The wines of Denis Bachelet have a cult following.
Out of the countless people to whom his wine have given such pleasure, very few know the young man who makes the wines, as until this year and despite more than two decades of exporting to the United States, Denis had never set foot on this side of the Atlantic.
When people visit the cellar for the first time, the reaction is always the same. It is hidden behind an unassuming door in an old building, which used to be the post house for Gevrey under LOUIS XIV. One first steps inside a small dark room used by Denis to prepare and stock his orders prior to pick-up and delivery. There will be usually one or two small shrinked wrapped stacks of wine waiting for Belgium, England, or the United States.

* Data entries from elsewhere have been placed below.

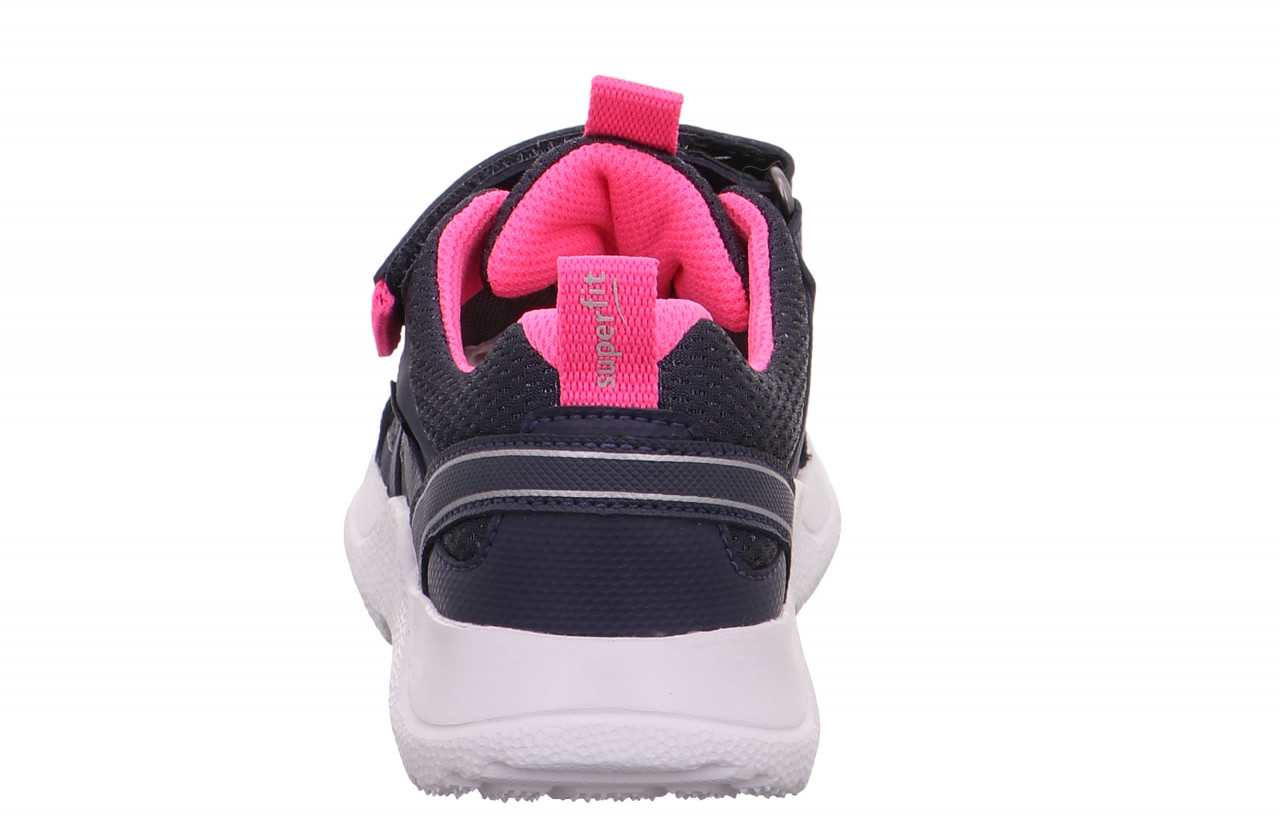 RUSH - Blau/PinkSneaker low mit Klettverschluss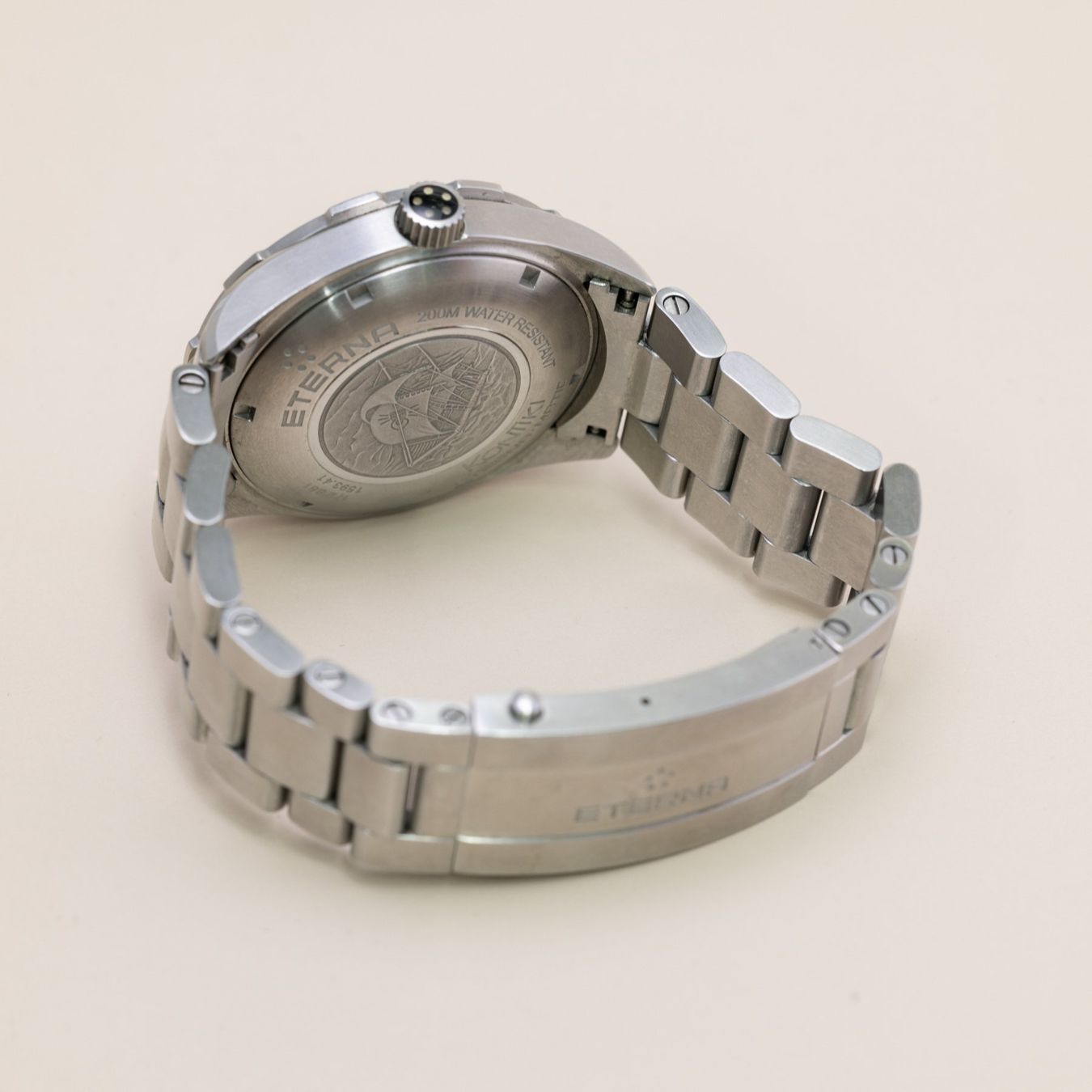 Eterna Orologi: Eterna Kontiki World Timer – Nuovo e nell'imballaggio originale da La Chaux-de-Fonds venduto da late-again 1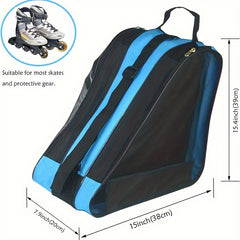Roller Skating Shoe Storage Bag Outdoor Sports Backpack Large Capacity
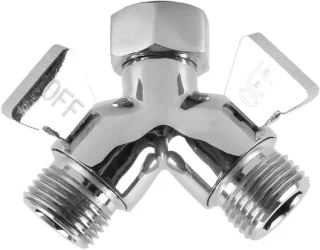 Y-verdeler 1/2 inch voor douche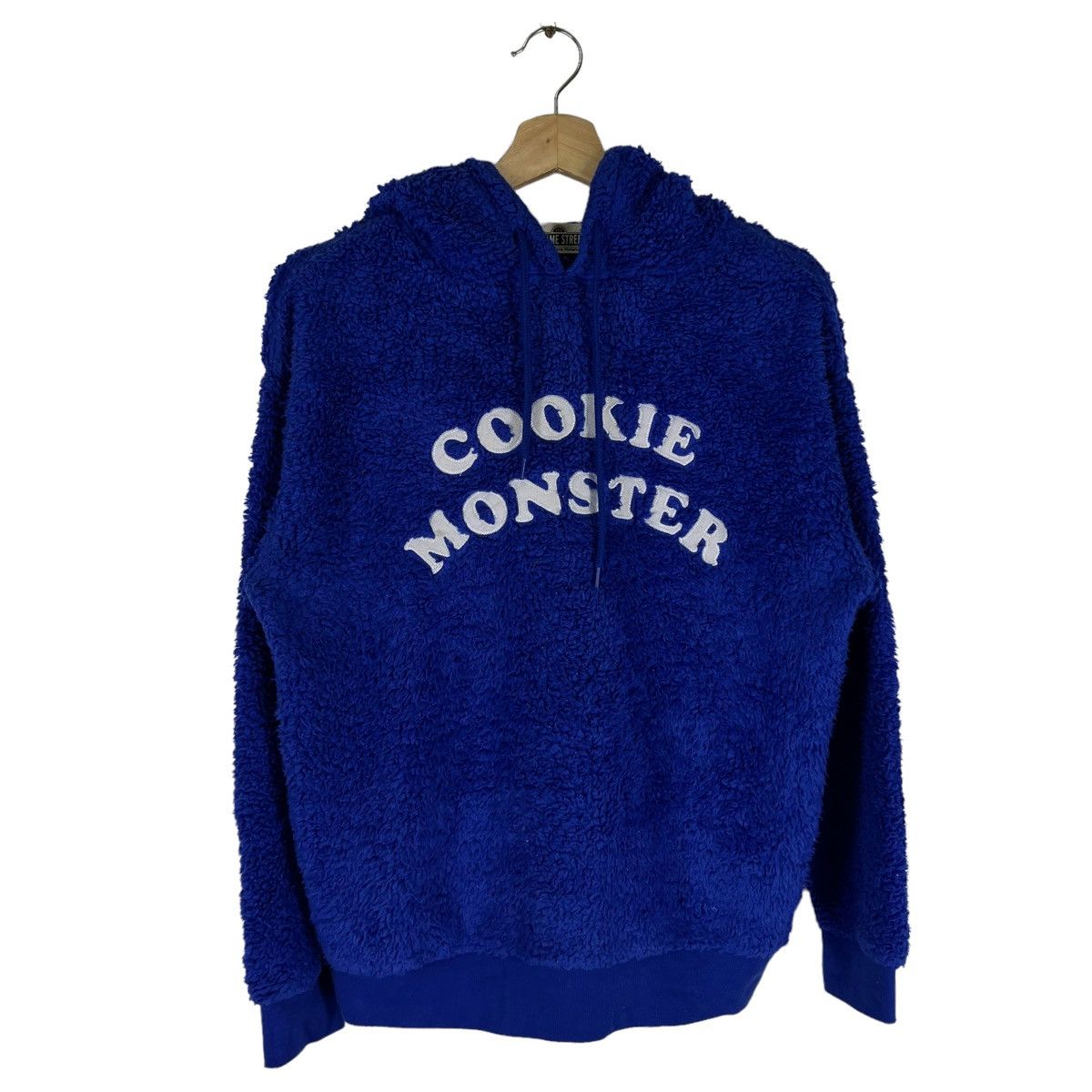 Cartoon Network VINTAGE SESAME STREET HOODIE CARTOON NETWORK BIG LOGO Size US M / EU 48-50 / 2 - 6 Thumbnail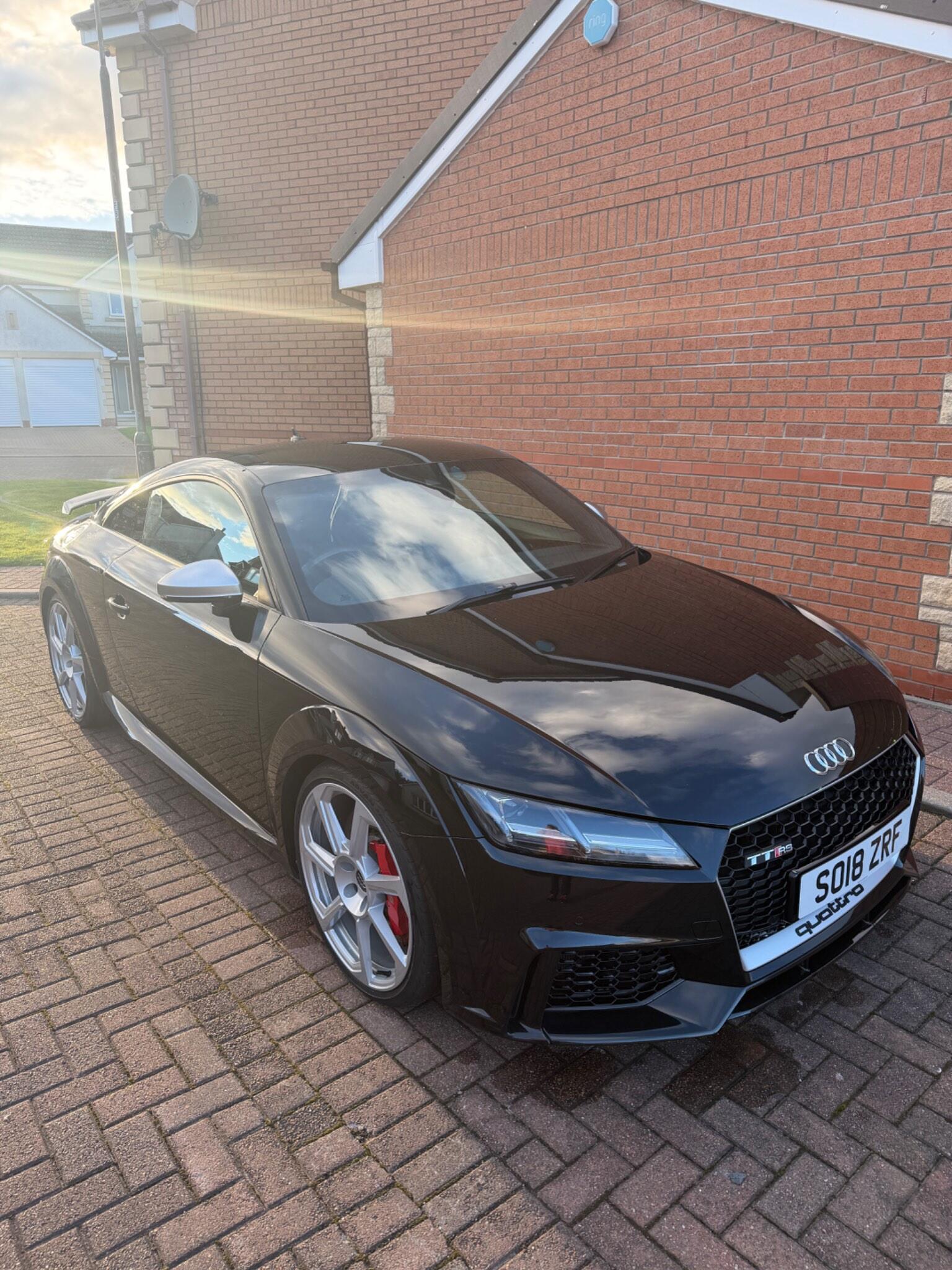 Audi TT RS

Denis will introduce himself, insisting that he speaks very little English, before carrying on cheerily in excellent English. He is always curious about his visitors, wanting to know where they come from and if they are members of the trade or if they are customers. After introductions, he will lead you to a door, directly opposite the one you came in. Behind the door there is a barrel cellar the size of a very modest living room.
“There it is,” Denis will say, “my entire current vintage.” Invariably, jaws will drop. Eyes don’t even need to circle the room to take it all in. There are four rows not even ten barrels long. Sometimes they are double stacked, often only partially and sometimes not at all. It is disparately small compared to the fame of the estate and looks barely enough to carve out a living.
And then one realizes that these barrels contain not one but six different appellations, the meager one or two-bottle yearly allocation of Bachelet’s Charmes Chambertin suddenly become one’s most treasured possession. The estate is short of three hectares. The vines were inherited by Denis’s father from his parents, but he left for Belgium in the sixties to pursue love and a different career. Denis went to live with his grandmother, began working the vines in his early teens and made his first vintage in his late teens. Those were the great wines he made from the start. Denis has very old vines to work with, 100 years for the Charmes, 80 for Corbeaux, 65 for the villages and more than 30 for the Cotes de Nuits Villages. Certainly that is great matiere premiere to work with.
But despite the fact that he could really every drop his grapes produce, pitifully low-yielding old vines are not enough for standards such as his. He prunes short and is despotic when it comes to instructing harvesters to sort everything that is not perfect. And that’s about it. Everything else is straightforward and natural, no yeast, no filtration, long ageing on the lees if they are healthy. After the cask tasting, Denis will lead you down traitorous stair to an even smaller bottle cellar to taste the previous vintage. It’s hard to believe that up to a few years ago, before he could afford temperature control in the upstairs room this was the barrel cellar. On the floor there are groupings of a half a dozen or so bottles, all he has left of a few vintages of Charmes. One would not dare to ask him to open one. More often than not he does anyway.
His wines are always among the very best in Gevrey.
“The Denis Bachelet style is for wines of intensity, great elegance, and subtlety: feminine in the best sense,” wrote Clive Coates. “They are concentrated, harmonious, pure and understated. Except for his 1991s, which are marginally unimpressive, this domaine has not put a foot wrong.”